### PROMPT A
List every condition that the passage on Africa says is accepted as a way of life on a continent "where nothing works."
### PROMPT B
Return the part of the passage on Africa from "How can a continent" up to and including "the African people.", copied word for word.
### PROMPT C
Decide whether each statement agrees with the passage on Africa. Answer yes or no for each, and quote the words of the passage that settle it.
(i) The Economist magazine called Africa "the dark continent."
(ii) The passage calls colonialism dehumanizing.
(iii) Most African countries have removed colonial laws from their statute books.

### EXCERPTED PASSAGE
========================================================================
The Economist magazine once dismissed Africa as “the hopeless continent”. Long before then, Africa had been pejoratively described as “the dark continent”.
Both descriptions conjure in our minds a continent that is foredoomed; where nothing works. And where poverty, disease, destitution, lawlessness are accepted as a way of life.
For most Africans, the continent is in the abject condition it is now because of colonialism. They argue that if colonialism had not happened, Africa would have been much more prosperous than it is today.
But such people forget that most African countries still have relics of colonialism in the statute books which they rely on to hound fellow Africans they perceive as their enemies.
If our present leaders are still relying on vestiges of colonial laws to harass their fellow Africans, how are they different from the colonial masters they gleefully denounce at every opportunity?
Although colonialism was dehumanizing, Africans have to learn to put it behind them and forge ahead on their own terms.
As we see it, Africa can make it provided it has a purposeful leadership. It has over and over been argued that the trouble with Africa is poor leadership.
When the resources of the continent are looted, the continent degenerates; when electoral disputes are allowed to spiral out into violence, the continent weakens and degenerates into instability.
How can a continent move forward when it is wobbled by poverty, violence and instability?
The challenge facing the present generation of African leaders is not how much they spout anti-colonialism tirade, but it is how well they manage the continent’s resources for the benefit of the African people.
If resources are equitably distributed and well harnessed, our youth who risk their lives daily in the open treacherous sea and desert will be able to live out their ambitions on the continent.
========================================================================
[Collected data entries]
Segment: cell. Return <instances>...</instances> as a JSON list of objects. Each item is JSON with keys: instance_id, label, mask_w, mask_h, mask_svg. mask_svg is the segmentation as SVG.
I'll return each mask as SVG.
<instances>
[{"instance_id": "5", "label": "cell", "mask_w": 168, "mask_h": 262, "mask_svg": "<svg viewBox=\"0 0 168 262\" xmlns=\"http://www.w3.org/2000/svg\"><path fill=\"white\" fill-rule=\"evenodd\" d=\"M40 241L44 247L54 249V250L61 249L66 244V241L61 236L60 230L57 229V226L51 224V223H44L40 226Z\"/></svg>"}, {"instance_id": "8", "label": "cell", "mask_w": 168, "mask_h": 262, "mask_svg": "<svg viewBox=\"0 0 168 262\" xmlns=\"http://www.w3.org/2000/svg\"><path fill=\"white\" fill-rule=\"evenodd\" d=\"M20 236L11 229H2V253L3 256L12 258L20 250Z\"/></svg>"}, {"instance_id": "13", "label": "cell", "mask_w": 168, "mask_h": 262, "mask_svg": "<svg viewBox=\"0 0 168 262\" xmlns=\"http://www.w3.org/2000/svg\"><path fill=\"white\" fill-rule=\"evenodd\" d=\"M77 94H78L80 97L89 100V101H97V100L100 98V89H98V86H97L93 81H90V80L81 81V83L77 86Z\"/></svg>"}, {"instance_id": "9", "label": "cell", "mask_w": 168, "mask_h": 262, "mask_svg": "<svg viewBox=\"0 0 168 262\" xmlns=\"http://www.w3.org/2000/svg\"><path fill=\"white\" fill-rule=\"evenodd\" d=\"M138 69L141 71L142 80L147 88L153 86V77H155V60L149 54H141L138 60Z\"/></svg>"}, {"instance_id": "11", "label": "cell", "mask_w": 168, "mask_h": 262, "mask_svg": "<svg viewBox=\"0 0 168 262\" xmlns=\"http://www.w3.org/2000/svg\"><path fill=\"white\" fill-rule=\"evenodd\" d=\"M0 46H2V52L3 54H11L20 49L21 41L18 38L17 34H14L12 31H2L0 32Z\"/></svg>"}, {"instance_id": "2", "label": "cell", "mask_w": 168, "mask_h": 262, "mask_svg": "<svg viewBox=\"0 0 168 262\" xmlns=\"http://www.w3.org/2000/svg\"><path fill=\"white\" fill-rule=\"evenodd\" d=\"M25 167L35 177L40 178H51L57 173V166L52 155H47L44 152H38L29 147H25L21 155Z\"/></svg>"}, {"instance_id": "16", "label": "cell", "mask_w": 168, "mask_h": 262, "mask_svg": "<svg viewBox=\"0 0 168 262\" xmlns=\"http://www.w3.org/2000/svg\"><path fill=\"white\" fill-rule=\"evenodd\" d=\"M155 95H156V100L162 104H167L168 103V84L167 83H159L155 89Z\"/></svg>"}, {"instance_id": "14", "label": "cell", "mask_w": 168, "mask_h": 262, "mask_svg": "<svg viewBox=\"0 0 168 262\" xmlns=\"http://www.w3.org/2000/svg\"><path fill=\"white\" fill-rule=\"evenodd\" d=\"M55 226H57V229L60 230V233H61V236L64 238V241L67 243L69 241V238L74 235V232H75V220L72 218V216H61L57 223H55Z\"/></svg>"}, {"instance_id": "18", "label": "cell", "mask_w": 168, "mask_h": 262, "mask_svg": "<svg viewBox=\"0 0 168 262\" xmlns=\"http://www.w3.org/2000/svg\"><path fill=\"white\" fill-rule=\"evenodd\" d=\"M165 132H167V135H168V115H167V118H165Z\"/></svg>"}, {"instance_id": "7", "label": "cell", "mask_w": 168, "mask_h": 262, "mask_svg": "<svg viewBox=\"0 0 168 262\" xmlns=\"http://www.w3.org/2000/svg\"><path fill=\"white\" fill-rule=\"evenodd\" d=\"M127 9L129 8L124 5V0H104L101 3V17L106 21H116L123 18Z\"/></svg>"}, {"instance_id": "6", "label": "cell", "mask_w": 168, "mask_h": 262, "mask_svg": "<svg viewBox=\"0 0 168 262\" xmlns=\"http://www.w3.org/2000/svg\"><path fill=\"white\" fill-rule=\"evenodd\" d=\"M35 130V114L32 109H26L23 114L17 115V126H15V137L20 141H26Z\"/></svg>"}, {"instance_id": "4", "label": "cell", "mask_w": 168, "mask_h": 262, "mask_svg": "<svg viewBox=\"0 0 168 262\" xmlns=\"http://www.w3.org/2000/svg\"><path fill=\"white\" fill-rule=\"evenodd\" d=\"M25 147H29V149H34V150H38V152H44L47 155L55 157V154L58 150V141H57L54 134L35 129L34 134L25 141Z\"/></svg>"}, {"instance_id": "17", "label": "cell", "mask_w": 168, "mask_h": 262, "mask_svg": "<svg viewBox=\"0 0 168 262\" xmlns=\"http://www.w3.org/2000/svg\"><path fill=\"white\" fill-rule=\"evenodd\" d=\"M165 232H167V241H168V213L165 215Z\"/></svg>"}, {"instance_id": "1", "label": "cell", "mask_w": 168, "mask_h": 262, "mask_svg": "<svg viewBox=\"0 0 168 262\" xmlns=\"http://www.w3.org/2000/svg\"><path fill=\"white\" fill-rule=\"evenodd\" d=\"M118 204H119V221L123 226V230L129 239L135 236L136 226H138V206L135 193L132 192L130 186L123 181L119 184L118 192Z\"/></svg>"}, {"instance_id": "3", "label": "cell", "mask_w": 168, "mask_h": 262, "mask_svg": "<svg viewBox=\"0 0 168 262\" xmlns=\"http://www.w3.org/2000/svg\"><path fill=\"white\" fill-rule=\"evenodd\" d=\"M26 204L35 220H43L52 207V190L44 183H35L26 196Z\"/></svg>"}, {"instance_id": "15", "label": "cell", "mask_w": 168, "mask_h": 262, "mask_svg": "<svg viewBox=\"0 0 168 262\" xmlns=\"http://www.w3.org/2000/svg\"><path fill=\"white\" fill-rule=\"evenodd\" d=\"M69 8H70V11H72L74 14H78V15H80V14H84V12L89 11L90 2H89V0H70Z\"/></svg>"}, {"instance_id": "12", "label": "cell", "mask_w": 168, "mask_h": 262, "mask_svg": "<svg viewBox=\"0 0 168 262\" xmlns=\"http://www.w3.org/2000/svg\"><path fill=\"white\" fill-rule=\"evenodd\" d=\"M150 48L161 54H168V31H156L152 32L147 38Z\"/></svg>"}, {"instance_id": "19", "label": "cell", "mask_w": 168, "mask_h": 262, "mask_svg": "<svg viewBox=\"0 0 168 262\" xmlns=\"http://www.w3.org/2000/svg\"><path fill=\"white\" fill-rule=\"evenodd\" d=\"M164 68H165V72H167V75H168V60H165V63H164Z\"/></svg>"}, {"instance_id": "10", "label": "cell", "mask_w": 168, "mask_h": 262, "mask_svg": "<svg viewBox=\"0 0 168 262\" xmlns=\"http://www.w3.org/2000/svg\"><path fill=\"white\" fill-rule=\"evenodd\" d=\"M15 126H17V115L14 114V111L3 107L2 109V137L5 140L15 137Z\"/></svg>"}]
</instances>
========================================================================
### TASK SOLUTION A
poverty, disease, destitution, lawlessness

### TASK SOLUTION B
How can a continent move forward when it is wobbled by poverty, violence and instability?
The challenge facing the present generation of African leaders is not how much they spout anti-colonialism tirade, but it is how well they manage the continent’s resources for the benefit of the African people.

### TASK SOLUTION C
(i) No: "The Economist magazine once dismissed Africa as “the hopeless continent”."
(ii) Yes: "Although colonialism was dehumanizing"
(iii) No: "most African countries still have relics of colonialism in the statute books"